Demais. Falo que nosso negócio tem vida própria, as demandas vão acontecendo de forma espontânea. As sugestões dos clientes vão moldando o negócio e criando novos produtos. Hoje, trabalhamos com chocolate. Começamos no ano passado, em plena pandemia, porque vários clientes perguntaram se não teríamos ovos de Páscoa. Queriam comer um ovo com a cobertura do nosso bolinho. Lançamos três sabores e esgotou, não conseguimos atender todo mundo. Amei esse universo do chocolate e criamos uma linha.

A pandemia não prejudicou seu trabalho?
Não. Mudou nossa visão. O negócio vai se direcionando. Acredito que não teremos mais a mesa para o cafezinho com bolinho. 
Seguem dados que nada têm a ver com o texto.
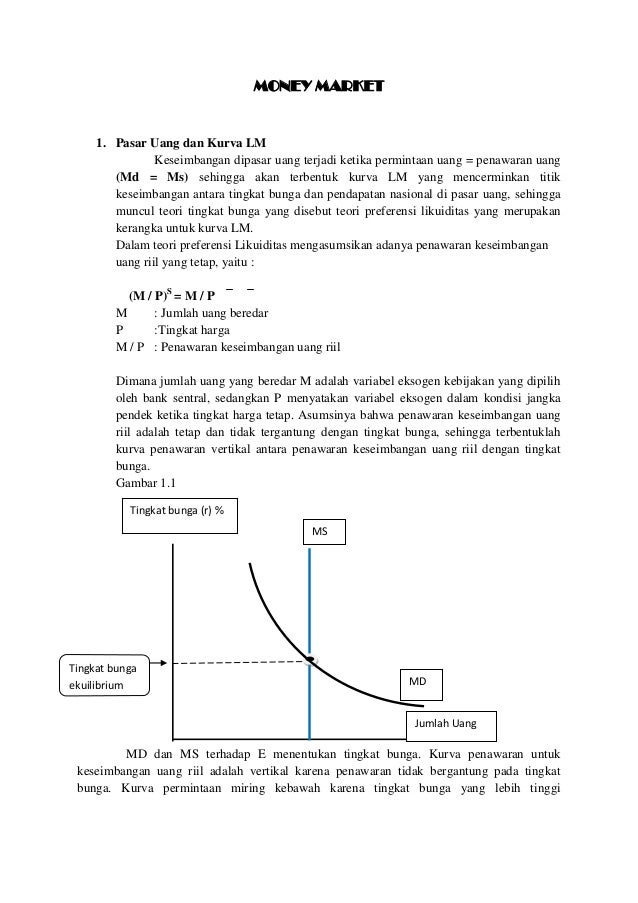 MONEY MARKET

1. Pasar Uang dan Kurva LM

Keseimbangan dipasar uang terjadi ketika permintaan uang = penawaran uang (Md = Ms) sehingga akan terbentuk kurva LM yang mencerminkan titik keseimbangan antara tingkat bunga dan pendapatan nasional di pasar uang, sehingga muncul teori tingkat bunga yang disebut teori preferensi likuiditas yang merupakan kerangka untuk kurva LM.

Dalam teori preferensi Likuiditas mengasumsikan adanya penawaran keseimbangan uang riil yang tetap, yaitu :

$(M / P)^S = \bar{M} / \bar{P}$

M : Jumlah uang beredar

P :Tingkat harga

M / P : Penawaran keseimbangan uang riil

Dimana jumlah uang yang beredar M adalah variabel eksogen kebijakan yang dipilih oleh bank sentral, sedangkan P menyatakan variabel eksogen dalam kondisi jangka pendek ketika tingkat harga tetap. Asumsinya bahwa penawaran keseimbangan uang riil adalah tetap dan tidak tergantung dengan tingkat bunga, sehingga terbentuklah kurva penawaran vertikal antara penawaran keseimbangan uang riil dengan tingkat bunga.

Gambar 1.1

Tingkat bunga (r) %

MS

Tingkat bunga ekuilibrium

MD

Jumlah Uang

MD dan MS terhadap E menentukan tingkat bunga. Kurva penawaran untuk keseimbangan uang riil adalah vertikal karena penawaran tidak bergantung pada tingkat bunga. Kurva permintaan miring kebawah karena tingkat bunga yang lebih tinggi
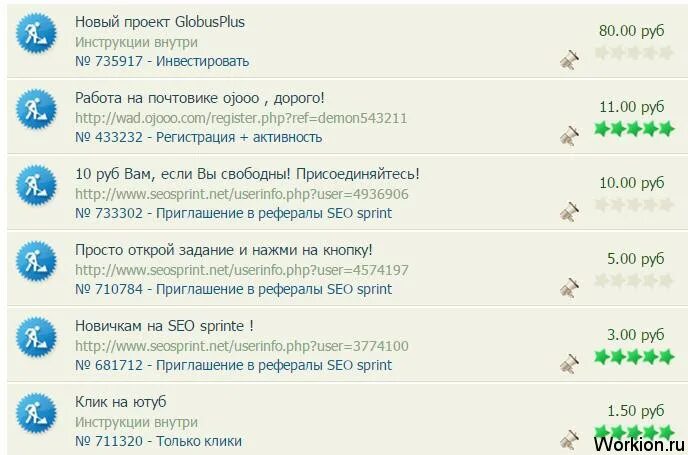 Новый проект GlobusPlus
Инструкции внутри
№ 735917 - Инвестировать

80.00 руб

Работа на почтовике ojooo , дорого!
http://wad.ojooo.com/register.php?ref=demon543211
№ 433232 - Регистрация + активность

11.00 руб

10 руб Вам, если Вы свободны! Присоединяйтесь!
http://www.seosprint.net/userinfo.php?user=4936906
№ 733302 - Приглашение в рефералы SEO sprint

10.00 руб

Просто открой задание и нажми на кнопку!
http://www.seosprint.net/userinfo.php?user=4574197
№ 710784 - Приглашение в рефералы SEO sprint

5.00 руб

Новичкам на SEO sprinte !
http://www.seosprint.net/userinfo.php?user=3774100
№ 681712 - Приглашение в рефералы SEO sprint

3.00 руб

Клик на ютуб
Инструкции внутри
№ 711320 - Только клики

1.50 руб

Workion.ru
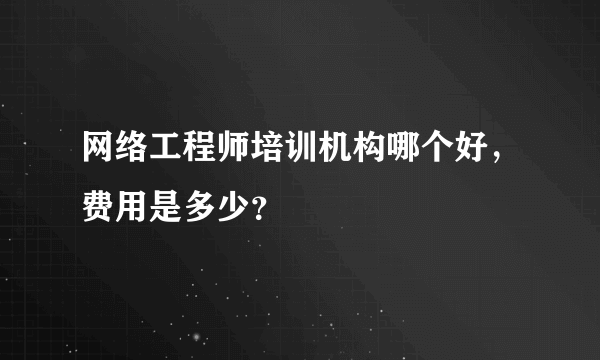 网络工程师培训机构哪个好，费用是多少?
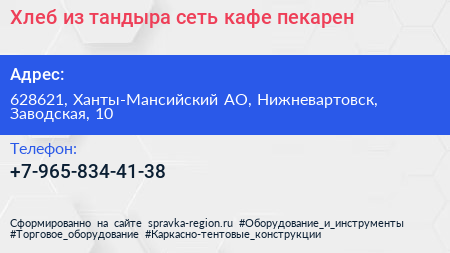 Хлеб из тандыра сеть кафе пекарен

Адрес:

628621, Ханты-Мансийский АО, Нижневартовск, Заводская, 10

Телефон:

+7-965-834-41-38

Сформированно на сайте spravka-region.ru #Оборудование_и_инструменты #Торговое_оборудование #Каркасно-тентовые_конструкции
Desde que começou, sempre ajudou todas as instituições beneficentes de BH.
Isso é muito meu. Sempre tive a noção de que tudo que temos é emprestado. Não teremos nada se não dividirmos e compartilhar. Quem tem condições de comprar um bolo fica tão feliz em receber, imagina quem não tem? 

O instável já deu estabilidade?
Graças a Deus. Já estou querendo tirar o Daniel da estabilidade dele. Mas o trabalho dele é missão também, ainda mais neste momento.